Barrancas es el lugar al que conviene llegar si el viaje se hace en taxi. Basta con decirle al conductor: “Calle Perú y el río, Bajo de San Isidro”. En la esquina está la casa —una fortaleza— construida por el empresario Eduardo Costantini, fundador del Museo de Arte Latinoamericano de Buenos Aires (MALBA), y a 20 metros la entrada a Perú Beach, el parador más conocido y donde gente de cualquier edad y tribu, solos, en pareja o en familia, comparten el espacio. Se puede comer en terrazas o bajo sombrillas de paja, tomar clases de windsurf o kite, mirar partidos de jockey sobre patín, o tumbarse en una reposera a beber clericó y comer rabas mientras cae la tarde. Desde Barrancas y hasta los alrededores de la estación de San Isidro (la siguiente estación del tren), sobre las 15 cuadras que bordean las vías y tres de las calles que las cruzan perpendicularmente —Roque Sáenz Peña, Tiscornia y Primera Junta— se concentra la mayor cantidad de negocios y bares en las veredas. HornoBar es uno de los preferidos; los chefs preparan a la vista unos regios creps integrales que se cocinan en un gran horno de barro.

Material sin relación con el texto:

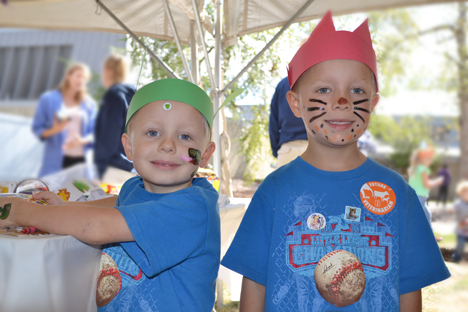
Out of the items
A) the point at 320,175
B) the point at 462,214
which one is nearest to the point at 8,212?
the point at 320,175

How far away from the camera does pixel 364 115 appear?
3.76ft

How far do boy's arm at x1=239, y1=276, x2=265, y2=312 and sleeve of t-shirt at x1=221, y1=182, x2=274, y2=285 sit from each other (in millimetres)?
30

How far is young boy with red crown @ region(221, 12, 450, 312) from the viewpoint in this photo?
1.10m

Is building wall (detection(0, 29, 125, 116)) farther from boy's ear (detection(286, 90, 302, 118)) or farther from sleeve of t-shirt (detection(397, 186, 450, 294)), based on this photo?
sleeve of t-shirt (detection(397, 186, 450, 294))

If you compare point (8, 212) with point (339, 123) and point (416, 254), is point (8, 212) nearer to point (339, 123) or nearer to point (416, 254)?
point (339, 123)

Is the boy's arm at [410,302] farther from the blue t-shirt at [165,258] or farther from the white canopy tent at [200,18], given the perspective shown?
the white canopy tent at [200,18]

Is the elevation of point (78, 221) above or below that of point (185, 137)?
below

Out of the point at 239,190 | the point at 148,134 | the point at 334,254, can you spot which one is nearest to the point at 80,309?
the point at 148,134

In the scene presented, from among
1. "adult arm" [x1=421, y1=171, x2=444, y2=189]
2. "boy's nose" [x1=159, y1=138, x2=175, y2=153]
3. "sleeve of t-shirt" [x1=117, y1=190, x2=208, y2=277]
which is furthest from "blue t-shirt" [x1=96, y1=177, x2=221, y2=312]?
A: "adult arm" [x1=421, y1=171, x2=444, y2=189]

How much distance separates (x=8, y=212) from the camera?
97cm

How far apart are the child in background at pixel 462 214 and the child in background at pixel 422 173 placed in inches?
8.8

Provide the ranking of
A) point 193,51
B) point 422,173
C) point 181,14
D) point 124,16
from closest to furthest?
point 124,16 → point 422,173 → point 181,14 → point 193,51

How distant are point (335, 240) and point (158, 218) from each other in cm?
50

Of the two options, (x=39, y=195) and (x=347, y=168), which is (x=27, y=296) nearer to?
(x=39, y=195)
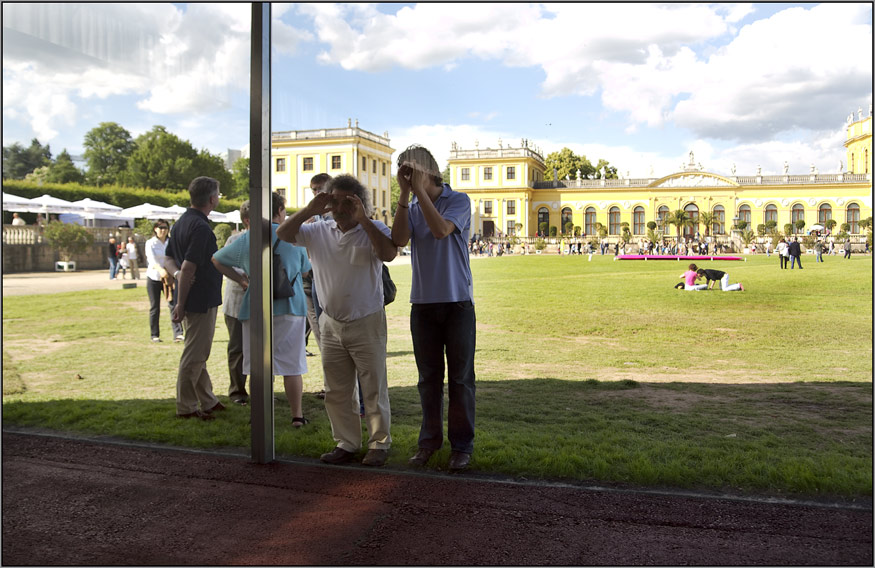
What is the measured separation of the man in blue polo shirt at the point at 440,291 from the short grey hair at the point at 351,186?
0.17m

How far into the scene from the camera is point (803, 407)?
4.54 m

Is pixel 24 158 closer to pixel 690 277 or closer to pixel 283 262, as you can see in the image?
pixel 283 262

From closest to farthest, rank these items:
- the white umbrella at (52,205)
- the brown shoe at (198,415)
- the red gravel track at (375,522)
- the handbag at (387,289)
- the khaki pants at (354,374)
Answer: the red gravel track at (375,522), the khaki pants at (354,374), the handbag at (387,289), the brown shoe at (198,415), the white umbrella at (52,205)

El lugar es atendido por sus dueños que están en todos los detalles; hasta puede pasar que si, de pronto, se alarga un aguacero y hay clientes de a pie, ellos se ofrecen a llevarlos hasta sus casas o la estación de tren.
Se puede ir y venir de aquí para allá a lo largo de todo el día, en auto, en tren, en bicicleta, caminando, según las ganas y los gustos. Las vías del tren, paralelas al río, sirven de guía. Pero para después de la medianoche, el mejor lugar es Malloy’s, Bar de Costa, en Alvear y el río. Su dueño, Noah Malloy, es un surfer californiano que viajó 294 días desde San Diego y, al final del recorrido, estacionó para siempre su motorhome en estas tierras. No hay por qué tener prisa. Los camareros se encargan de llamar a una agencia de taxi para regresar a la ciudad aún bien entrada la madrugada. Si hay luna llena, la ciudad parece más cerca.
3. Barcelona, Nou Barris
Venir a Nou Barris es ver pasar la vida, inalterada.

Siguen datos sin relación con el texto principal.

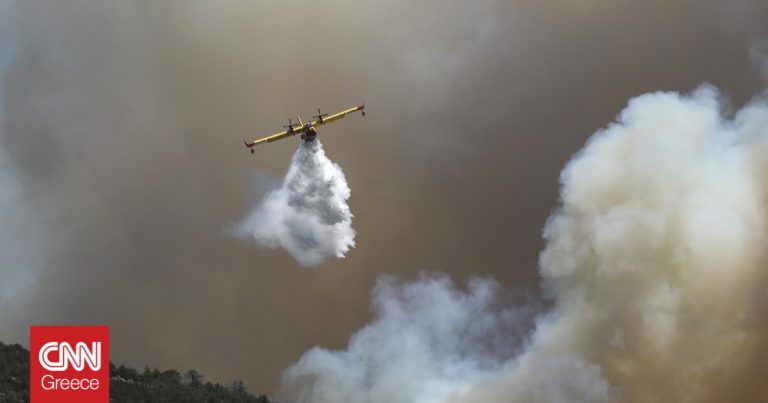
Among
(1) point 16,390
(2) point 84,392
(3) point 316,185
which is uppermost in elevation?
(3) point 316,185

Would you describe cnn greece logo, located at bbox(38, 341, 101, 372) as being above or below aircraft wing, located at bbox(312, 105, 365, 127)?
below

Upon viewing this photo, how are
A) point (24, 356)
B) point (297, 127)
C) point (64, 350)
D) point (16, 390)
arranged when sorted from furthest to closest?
point (24, 356) < point (16, 390) < point (297, 127) < point (64, 350)

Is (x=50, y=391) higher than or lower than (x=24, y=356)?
lower

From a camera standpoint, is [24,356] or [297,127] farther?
[24,356]

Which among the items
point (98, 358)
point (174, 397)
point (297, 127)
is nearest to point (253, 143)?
point (297, 127)

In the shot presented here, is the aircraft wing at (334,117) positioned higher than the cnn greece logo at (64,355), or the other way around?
the aircraft wing at (334,117)

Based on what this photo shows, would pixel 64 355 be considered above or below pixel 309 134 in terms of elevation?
below

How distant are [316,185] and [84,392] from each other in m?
46.0

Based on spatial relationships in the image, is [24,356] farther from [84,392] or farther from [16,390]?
[84,392]

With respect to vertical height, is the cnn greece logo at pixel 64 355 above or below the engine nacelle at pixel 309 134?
below

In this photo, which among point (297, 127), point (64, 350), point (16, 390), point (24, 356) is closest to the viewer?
point (64, 350)

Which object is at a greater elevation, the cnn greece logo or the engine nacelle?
the engine nacelle

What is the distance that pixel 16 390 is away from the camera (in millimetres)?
174000

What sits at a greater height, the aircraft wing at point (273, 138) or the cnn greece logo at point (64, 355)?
the aircraft wing at point (273, 138)
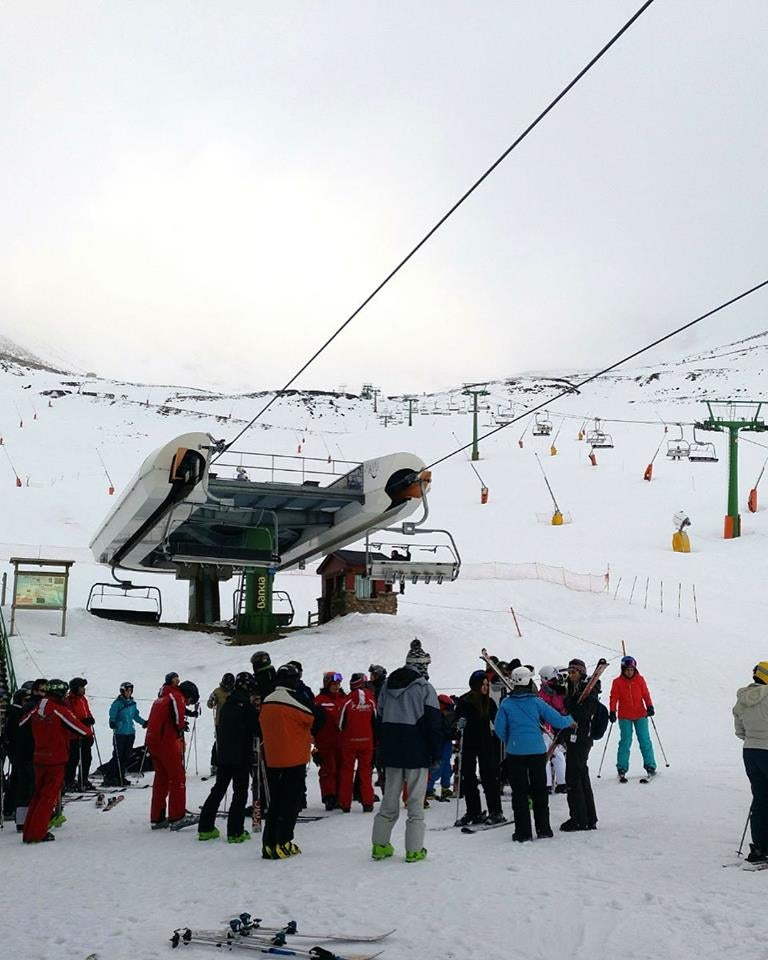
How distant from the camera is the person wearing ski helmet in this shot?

Comienza por el sur, en sus vías más concurridas —Fabra i Puig, Passeig Verdum, Passeig de Valldaura, un trozo de Via Júlia— y sus calles aledañas. Los bajos de los edificios residenciales palpitan con mercerías, zapaterías, corseterías, tiendas de ropa modestas, charcuterías en las que venden conservas, legumbres de denominación de origen y patas de jamón curado, negocios de artículos para mascotas y de “fauna viva”, joyerías, comercios de arreglos de celulares, una tienda de vinos de barril con las siglas de la Unión Soviética, alguna franquicia de ropa hecha en Bangladesh. En los bares, cafeterías y comederos, los camareros gritan las comandas a la cocina, los comensales suspenden el tiempo leyendo el periódico mientras terminan su desayuno de café con leche y pan con tomate, y se tratan por el nombre de pila con el dueño. Los jubilados hablan de dolores de huesos, sentados en los bancos al sol. El ruido de los motores es un trueno que se ausenta de repente, y deja escuchar las tórtolas, los gorriones, las cotorras argentinas. Los mercados municipales —La Mercé, La Guineueta— bullen tanto los sábados cerca de la hora del almuerzo —pescado seco, verduras frescas, carnes y embutidos crudos— como un viernes de lluvia a las 11 de la mañana —“cocina de mercado” en las vitrinas para llevar: legumbres, espinacas a la catalana, paella, caracoles en salsa, albóndigas, y un martini en El Racó de la Carme—. El trajinar auténtico de un barrio, un día cualquiera, todos los días.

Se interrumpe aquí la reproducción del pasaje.